Apart from its higher performance, MFO-ESN with FDEF has two additional advantages compared with the previous EEG feature extraction methods: (1) it can automatically optimize the hyperparameters of ESN to adjust the architecture and initial parameters for the specific classification task; (2) using FDEF as the fitness of MFO decouples the optimization of the feature extractor from the classifier, which means the optimization direction no longer relies on the performance of the classifier but on the relative separability amongst classes.

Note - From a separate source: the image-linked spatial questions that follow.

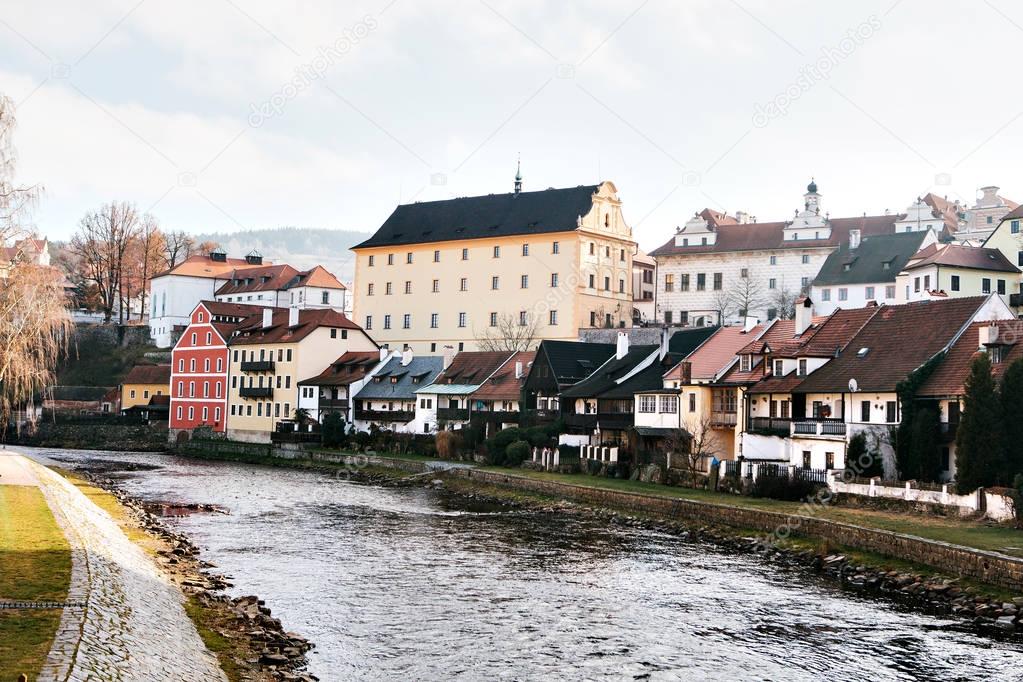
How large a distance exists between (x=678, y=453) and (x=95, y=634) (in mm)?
35625

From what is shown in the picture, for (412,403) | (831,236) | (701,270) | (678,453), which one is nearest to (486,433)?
(412,403)

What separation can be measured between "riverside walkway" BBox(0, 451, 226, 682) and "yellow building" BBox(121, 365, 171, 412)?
7353 cm

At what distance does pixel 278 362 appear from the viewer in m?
85.9

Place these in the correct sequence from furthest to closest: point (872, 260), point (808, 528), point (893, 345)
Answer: point (872, 260) → point (893, 345) → point (808, 528)

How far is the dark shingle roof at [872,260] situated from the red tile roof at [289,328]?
38501 millimetres

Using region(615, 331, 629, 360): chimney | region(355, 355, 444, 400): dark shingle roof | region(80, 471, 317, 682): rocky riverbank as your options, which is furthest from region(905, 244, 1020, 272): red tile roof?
region(80, 471, 317, 682): rocky riverbank

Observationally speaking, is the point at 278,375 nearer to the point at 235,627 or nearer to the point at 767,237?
the point at 767,237

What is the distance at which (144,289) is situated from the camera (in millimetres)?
130500

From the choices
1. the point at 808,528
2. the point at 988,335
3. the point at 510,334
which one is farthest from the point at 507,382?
the point at 808,528

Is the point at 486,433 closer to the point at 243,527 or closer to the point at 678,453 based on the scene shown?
the point at 678,453

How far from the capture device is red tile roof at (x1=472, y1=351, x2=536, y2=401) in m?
66.7

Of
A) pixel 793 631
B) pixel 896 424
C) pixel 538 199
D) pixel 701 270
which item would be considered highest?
pixel 538 199

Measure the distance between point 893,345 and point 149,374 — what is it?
254 feet

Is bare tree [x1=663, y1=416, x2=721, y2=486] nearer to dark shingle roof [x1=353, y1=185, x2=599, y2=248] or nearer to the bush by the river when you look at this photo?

These advantages mean that the proposed MFO-ESN model can achieve efficient feature extraction and demonstrate that it has a better generalization ability.
In the future, this method can be further studied with respect to the following considerations. From the perspective of practical applications, the efficiency of MFO-ESN can be further evaluated on other EEG signal classification tasks. Given that the hyperparameters of ESN are searched in the set parameter space, how to improve the efficiency of the search and stop functions in the proper time are also key problems. In the theoretical direction, we can further improve the current ESN method. For example, the relationships amongst channels can be well described by the positioned EEG electrodes where epileptic seizures in different brain regions have different manifestations and treatments. By designing the structure of ESN to combine both the spatial information represented by the channels and the temporal information existing in the EEG time series, a better feature extraction result is promising.